What to do –
**A)** Say whether each statement agrees with the profile of Robin Shaw below, answering yes or no and quoting the deciding words: (i) Shaw earned his medical degree at Brown University. (ii) Shaw moved to the University of California Los Angeles and Cedars-Sinai Medical Center in 2013. (iii) The Shaw Laboratory discovered and named the protein cBIN1.
**B)** Extend the profile of Robin Shaw below by writing what follows its final sentence.

Supplied text –
Nora Eccles Harrison Cardiovascular Research & Training Institute

Robin M. Shaw, MD, PhD Director Nora Eccles Harrison Presidential Endowed Chair Professor of Medicine

Robin M. Shaw, MD, PhD

Director, Nora Eccles Harrison CVRTI,
Nora Eccles Harrison Presidential Endowed Chair,
Professor of Medicine

(801) 581-8183

Robin.Shaw@hsc.utah.edu
Shaw Lab

Dr. Robin Shaw is Director of the Nora Eccles Harrison Cardiovascular Research and Training Institute (CVRTI) at the University of Utah, he is also the Nora Eccles Harrison Presidential Endowed Chair, Professor of Medicine, and Adjunct Professor of Biomedical Engineering. His clinical interest is patients with cardiovascular disease including heart failure.  Dr. Shaw earned his undergraduate degree at Brown University, and his medical degree and doctorate in Biomedical Engineering at Case Western Reserve University. He received his Internal Medicine and Cardiovascular Disease training at the University of California San Francisco (UCSF) where he remained on the faculty until mid-career as an Investigator at the UCSF Cardiovascular Research Institute. In 2013 he moved to the University of California Los Angeles and Cedars-Sinai Medical Center until 2019 when he joined the University of Utah and CVRTI.

The Shaw Laboratory is focused on basic myocardial biology. Their work defined the paradigm of Targeted Delivery which describes how the cytoskeleton delivers membrane proteins directly to their functional membrane subdomain and why there is less delivery in failing hearts. In the process, the Lab discovered and named two new proteins, GJA1-20k and cBIN1.  Both proteins have fundamental roles in organizing the internal architecture of heart muscle cells and have important translational implications in the treatment of arrhythmia and ischemic injury (GJA1-20k) and chronic heart failure (cBIN1).

Data shown –
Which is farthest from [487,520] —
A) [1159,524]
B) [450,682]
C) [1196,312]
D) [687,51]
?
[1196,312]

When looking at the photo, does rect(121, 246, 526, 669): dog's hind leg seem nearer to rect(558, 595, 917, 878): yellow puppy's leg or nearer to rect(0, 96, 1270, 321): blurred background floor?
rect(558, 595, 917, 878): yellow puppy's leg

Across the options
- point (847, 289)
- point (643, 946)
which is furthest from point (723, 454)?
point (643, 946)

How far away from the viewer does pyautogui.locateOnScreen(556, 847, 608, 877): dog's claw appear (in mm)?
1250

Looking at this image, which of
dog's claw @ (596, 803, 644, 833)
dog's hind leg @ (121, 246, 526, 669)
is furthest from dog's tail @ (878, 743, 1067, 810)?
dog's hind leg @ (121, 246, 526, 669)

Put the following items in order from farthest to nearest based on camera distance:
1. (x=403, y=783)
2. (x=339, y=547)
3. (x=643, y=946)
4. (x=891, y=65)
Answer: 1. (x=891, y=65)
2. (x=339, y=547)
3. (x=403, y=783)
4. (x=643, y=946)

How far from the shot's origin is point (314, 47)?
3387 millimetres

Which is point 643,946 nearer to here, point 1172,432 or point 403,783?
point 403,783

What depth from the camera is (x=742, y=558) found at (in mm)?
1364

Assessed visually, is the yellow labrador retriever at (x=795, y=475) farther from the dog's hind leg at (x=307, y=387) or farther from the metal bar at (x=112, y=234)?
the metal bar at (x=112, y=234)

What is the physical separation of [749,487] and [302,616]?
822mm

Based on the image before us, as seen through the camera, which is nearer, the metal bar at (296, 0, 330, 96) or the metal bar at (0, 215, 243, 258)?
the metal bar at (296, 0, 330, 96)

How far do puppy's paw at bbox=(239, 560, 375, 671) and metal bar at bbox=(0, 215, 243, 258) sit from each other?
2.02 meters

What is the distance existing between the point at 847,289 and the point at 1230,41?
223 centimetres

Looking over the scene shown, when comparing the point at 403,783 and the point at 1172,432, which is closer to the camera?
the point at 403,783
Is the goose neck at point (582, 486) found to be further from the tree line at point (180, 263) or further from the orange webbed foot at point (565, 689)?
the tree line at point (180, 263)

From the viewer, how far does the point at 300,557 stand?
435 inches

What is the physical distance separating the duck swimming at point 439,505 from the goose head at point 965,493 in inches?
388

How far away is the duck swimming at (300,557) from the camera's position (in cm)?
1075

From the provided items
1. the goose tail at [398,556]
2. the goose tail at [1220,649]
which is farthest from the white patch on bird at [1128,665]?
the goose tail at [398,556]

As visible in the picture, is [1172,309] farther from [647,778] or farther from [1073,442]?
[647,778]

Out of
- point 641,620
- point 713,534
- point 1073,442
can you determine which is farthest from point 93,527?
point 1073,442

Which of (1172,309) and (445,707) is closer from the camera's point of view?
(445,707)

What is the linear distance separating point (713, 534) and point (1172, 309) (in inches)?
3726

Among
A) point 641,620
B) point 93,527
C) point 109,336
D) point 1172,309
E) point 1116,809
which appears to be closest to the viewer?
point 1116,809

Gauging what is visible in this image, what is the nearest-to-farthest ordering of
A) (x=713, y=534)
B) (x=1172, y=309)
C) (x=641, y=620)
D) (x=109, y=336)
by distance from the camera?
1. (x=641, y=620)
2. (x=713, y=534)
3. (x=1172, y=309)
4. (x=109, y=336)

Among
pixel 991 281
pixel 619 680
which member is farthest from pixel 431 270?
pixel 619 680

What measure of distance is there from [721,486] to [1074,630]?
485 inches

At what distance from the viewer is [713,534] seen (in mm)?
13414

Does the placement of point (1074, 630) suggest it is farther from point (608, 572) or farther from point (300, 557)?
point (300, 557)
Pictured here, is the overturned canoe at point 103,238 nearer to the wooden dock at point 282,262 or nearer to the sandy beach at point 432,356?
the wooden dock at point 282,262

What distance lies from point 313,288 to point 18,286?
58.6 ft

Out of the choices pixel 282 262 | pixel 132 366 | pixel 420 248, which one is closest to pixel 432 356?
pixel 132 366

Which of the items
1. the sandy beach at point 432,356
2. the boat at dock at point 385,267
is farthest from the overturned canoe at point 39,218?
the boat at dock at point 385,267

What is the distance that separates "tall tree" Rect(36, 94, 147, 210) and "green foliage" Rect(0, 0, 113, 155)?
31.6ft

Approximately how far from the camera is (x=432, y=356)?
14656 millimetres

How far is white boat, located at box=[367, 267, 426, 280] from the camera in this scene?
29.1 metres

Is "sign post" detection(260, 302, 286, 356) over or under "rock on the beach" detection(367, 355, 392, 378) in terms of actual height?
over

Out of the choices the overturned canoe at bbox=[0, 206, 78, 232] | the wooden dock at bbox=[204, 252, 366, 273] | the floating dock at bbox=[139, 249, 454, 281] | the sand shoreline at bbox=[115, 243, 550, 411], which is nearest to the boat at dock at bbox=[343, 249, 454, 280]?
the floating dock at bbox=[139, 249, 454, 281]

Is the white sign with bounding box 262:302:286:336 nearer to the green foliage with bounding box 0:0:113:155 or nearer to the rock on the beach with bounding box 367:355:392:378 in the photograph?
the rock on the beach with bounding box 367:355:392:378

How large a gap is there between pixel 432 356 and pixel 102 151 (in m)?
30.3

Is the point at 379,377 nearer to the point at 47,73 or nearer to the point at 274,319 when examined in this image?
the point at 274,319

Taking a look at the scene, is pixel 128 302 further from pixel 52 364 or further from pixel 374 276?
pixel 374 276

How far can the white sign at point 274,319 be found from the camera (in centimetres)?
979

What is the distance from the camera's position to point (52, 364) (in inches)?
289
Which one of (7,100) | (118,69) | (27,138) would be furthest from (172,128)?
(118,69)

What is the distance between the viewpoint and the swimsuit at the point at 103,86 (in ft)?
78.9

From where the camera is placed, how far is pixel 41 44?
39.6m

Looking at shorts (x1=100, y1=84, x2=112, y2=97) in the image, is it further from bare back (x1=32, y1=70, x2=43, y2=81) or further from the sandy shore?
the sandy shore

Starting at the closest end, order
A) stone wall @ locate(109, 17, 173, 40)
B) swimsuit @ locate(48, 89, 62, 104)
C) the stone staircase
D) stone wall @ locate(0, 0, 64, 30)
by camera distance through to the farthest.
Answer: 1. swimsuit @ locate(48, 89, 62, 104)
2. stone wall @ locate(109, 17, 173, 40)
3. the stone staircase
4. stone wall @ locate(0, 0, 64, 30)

Per-task answers –
**A)**
(i) No: "Dr. Shaw earned his undergraduate degree at Brown University, and his medical degree and doctorate in Biomedical Engineering at Case Western Reserve University."
(ii) Yes: "In 2013 he moved to the University of California Los Angeles and Cedars-Sinai Medical Center"
(iii) Yes: "the Lab discovered and named two new proteins, GJA1-20k and cBIN1"

**B)**
 Dr. Shaw’s passion, outside of cardiovascular care and muscle biology research, is to develop the next generation of academic physicians and scientists. In the three years since 2019, the CVRTI has recruited new members to house a record number of faculty investigators and their labs (14), reached new heights publication number and impact level, and tripled its overall annual NIH funding. In its 30,000 sq ft, the CVRTI presently is the largest freestanding collection of cardiac muscle biology, metabolism, and electrophysiology researchers in the United States. Dr. Shaw is currently presiding over an additional 10,000 sq ft expansion of the CVRTI to further increase the number of basic cardiovascular investigators. Among the translational programs also being developed in the CVRTI are gene therapy solutions for heart failure and arrhythmogenic cardiomyopathy, completing a bench to bedside continuum that is much needed for cardiovascular disease.